If I set an array variable a[]="abc" , and then set another array variable b[]={'d','e','f'} ,my last output code is printf("%s",b) ,it's output value is "defabc",why? My output is array b but the output value will output array b first and then output array a second. The whole code is on bellow.
#include<stdio.h>
void main(){
char a[]="abc";
char b[]={'d','e','f'};
printf("%s",b);
}
The output is "defabc". And the string length of array b is 7 why?

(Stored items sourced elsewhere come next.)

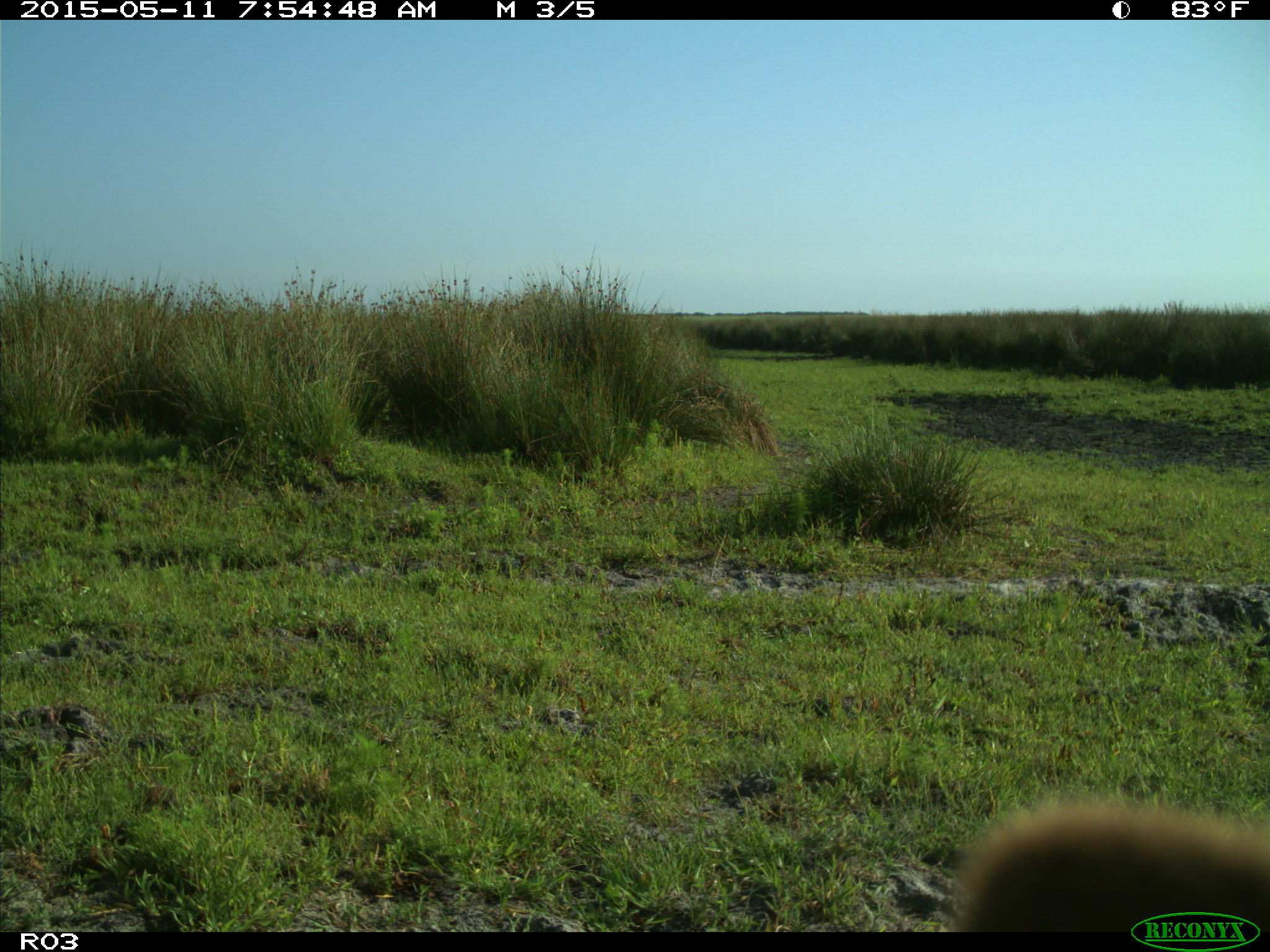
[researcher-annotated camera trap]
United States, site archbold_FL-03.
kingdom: Animalia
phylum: Chordata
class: Mammalia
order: Artiodactyla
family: Bovidae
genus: Bos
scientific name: Bos taurus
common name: domestic cow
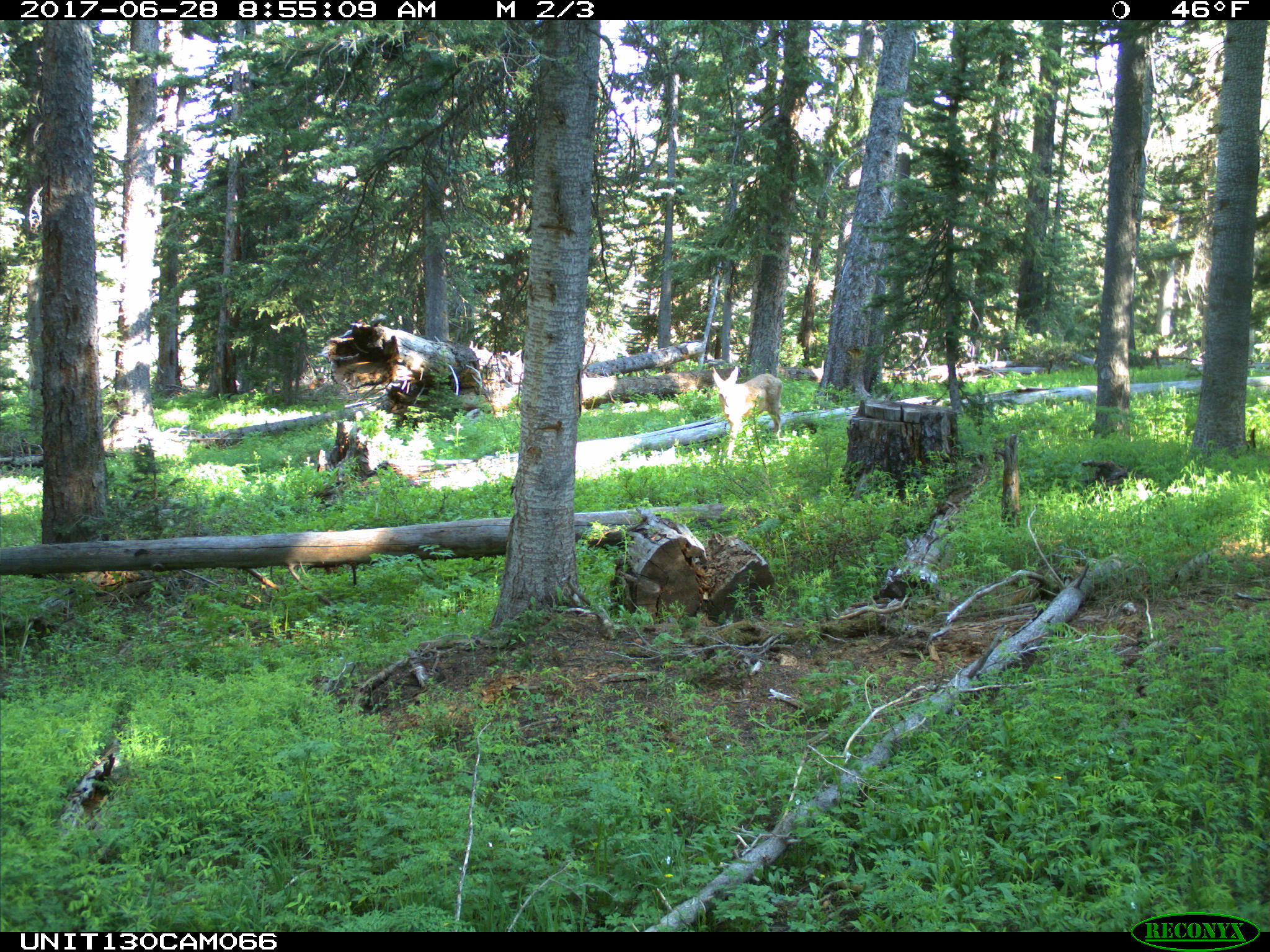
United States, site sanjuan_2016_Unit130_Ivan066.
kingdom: Animalia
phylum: Chordata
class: Mammalia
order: Artiodactyla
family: Cervidae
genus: Odocoileus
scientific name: Odocoileus hemionus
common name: mule deer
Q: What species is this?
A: Odocoileus hemionus (mule deer).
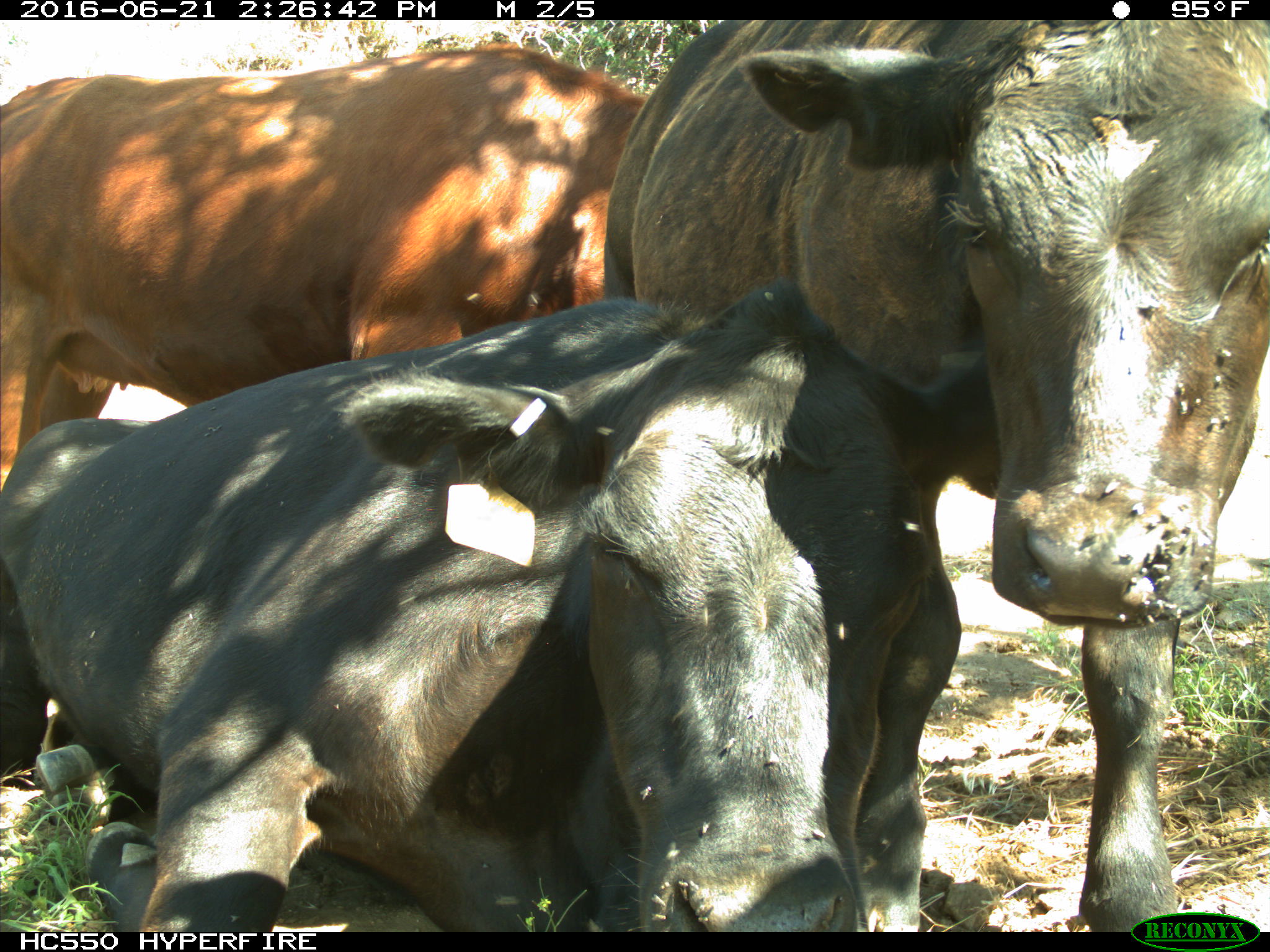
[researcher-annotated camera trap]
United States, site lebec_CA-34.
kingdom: Animalia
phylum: Chordata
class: Mammalia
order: Artiodactyla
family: Bovidae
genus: Bos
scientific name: Bos taurus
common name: domestic cow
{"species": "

In C all strings should be null (i.e. \0) terminated, so your second variable should look like the following:
char b[] = {'d', 'e', 'f', '\0'};
You might be curious why "defabc" is printed with your code. The answer is, all local variables are stored in a stack-based memory layout. So your memory layout looks like this:
|'d' | <-- b
|'e' |
|'f' |
|'a' | <-- a
|'b' |
|'c' |
|'\0'|
Also note that printf("%s", ...) reads until it reach a \0, so printf("%s", a) works as expected but printf("%s", b) prints "defabc".
"abc" is stored in memory as 4 bytes 'a' 'b' 'c' '\0'.You need a null terminator at the end of both strings. your second string does not have it as its defined as an array of characters.
Correct ways to declare a string
char b[] = { 'd', 'e', 'f', '\0' }; // null terminator required
or
char b[] = "def"; // null terminator added automatically
So, this code will print def as output
#include <stdio.h>
int main() {
char a[] = "abc";
char b[] = { 'd', 'e', 'f', '\0' };
printf("%s", b);
return 0;
}
char b[]={'d','e','f', '\0'};